He had to admit that she had shaken him, left him sleepless all night long. No kiss had ever moved him that way.
That had to mean something...to his life...for his future.
Couldn’t figure why that should be so, since he’d only known her a few days.
He nearly stumbled over the snowshoes when it occurred to him that his mother hadn’t known him at all when she’d brought him home, and yet they had loved each other from the very first hour.
He’d always been so cautious with his feelings, his commitments. Even with the women he had courted, he’d stopped short of fully giving away his heart.
Scarred by grief at a young age was what his mother feared. She had cautioned him on more than one occasion that he might be so determined to avoid loss that he would never have anything to lose.
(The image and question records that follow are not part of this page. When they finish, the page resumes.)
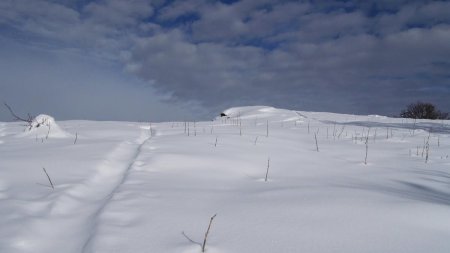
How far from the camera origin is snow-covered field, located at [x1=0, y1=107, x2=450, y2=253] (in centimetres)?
146

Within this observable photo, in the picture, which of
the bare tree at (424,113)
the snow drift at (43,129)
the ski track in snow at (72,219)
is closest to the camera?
the ski track in snow at (72,219)

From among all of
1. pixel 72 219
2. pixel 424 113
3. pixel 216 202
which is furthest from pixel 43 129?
pixel 424 113

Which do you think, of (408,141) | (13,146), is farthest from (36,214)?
(408,141)

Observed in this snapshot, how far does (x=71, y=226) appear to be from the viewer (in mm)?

He reckoned she might be right, but then again, maybe it came down to neither Veronica nor Adele being the right woman for him.
Their kisses had been pleasant, but they’d never left him sleepless.
As much as he wanted to keep warm by dwelling on Mary’s lips, the reason for his trip to town pressed upon him.
Once in town proper, he was surprised to see folks out and about. Life in Willow Bend went on in spite of the weather.
It was with some relief that he found the sheriff sitting in his office, a fire blazing in the stove and a pot of coffee on the boil.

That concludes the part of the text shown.